▸ TEXT TO READ:
This kayak technique article on how to edge for tighter turns was originally published in Adventure Kayak magazine.
Most people have been introduced to the technique of edging but have never fully mastered when, why and how to perform this skill. Edging aids in quickly turning your sea kayak by changing the shape of the boat’s hull at the waterline. Most kayaks turn more efficiently toward the dry, or raised, edge (shorter waterline) but there are exceptions so experiment to see what works best for your boat. This is a dynamic skill—for edging to work, you need to have paddling momentum or make use of currents.
Edging requires a controlled shift (slightly forward and to the outside sit bone) in your body position relative to the kayak’s balance point. Proper boat fit is essential: Your feet should be firmly placed on the foot pegs in a comfortable but secure position; your knees and thighs should make full contact with the boat; and your spine should be erect and snug against the back band or seat back.

▸ DATA LINES:

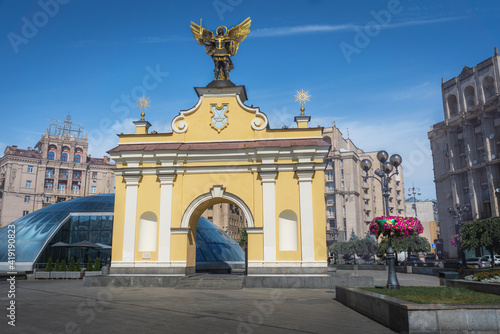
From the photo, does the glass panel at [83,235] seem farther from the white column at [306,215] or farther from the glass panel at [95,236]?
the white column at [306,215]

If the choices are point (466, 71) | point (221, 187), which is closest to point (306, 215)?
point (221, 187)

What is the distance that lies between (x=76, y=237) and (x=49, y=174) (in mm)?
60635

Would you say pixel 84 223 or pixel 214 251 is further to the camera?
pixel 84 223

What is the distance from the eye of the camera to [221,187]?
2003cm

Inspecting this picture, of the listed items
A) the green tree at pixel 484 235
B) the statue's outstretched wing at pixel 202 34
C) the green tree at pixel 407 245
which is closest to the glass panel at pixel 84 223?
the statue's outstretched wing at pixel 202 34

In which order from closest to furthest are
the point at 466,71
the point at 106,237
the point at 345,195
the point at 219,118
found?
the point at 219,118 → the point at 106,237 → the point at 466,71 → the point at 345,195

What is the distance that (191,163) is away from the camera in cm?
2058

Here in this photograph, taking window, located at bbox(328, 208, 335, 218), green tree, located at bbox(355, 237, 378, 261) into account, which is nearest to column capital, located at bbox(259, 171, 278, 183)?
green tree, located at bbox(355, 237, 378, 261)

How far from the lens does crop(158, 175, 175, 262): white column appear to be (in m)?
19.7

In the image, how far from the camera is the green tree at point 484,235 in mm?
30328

▸ SET EXERCISE: Turn the paragraph in the kayak edging article that begins "Edging requires a controlled shift" into a short bulleted list that keeps its main facts. Work only from the kayak edging article, not the data.

▸ PROBLEM SOLUTION:
- Edging needs a controlled shift of your body, slightly forward and onto the outside sit bone, relative to the kayak's balance point.
- Proper boat fit is essential:
  - Feet firmly on the foot pegs, comfortable but secure
  - Knees and thighs in full contact with the boat
  - Spine erect and snug against the back band or seat back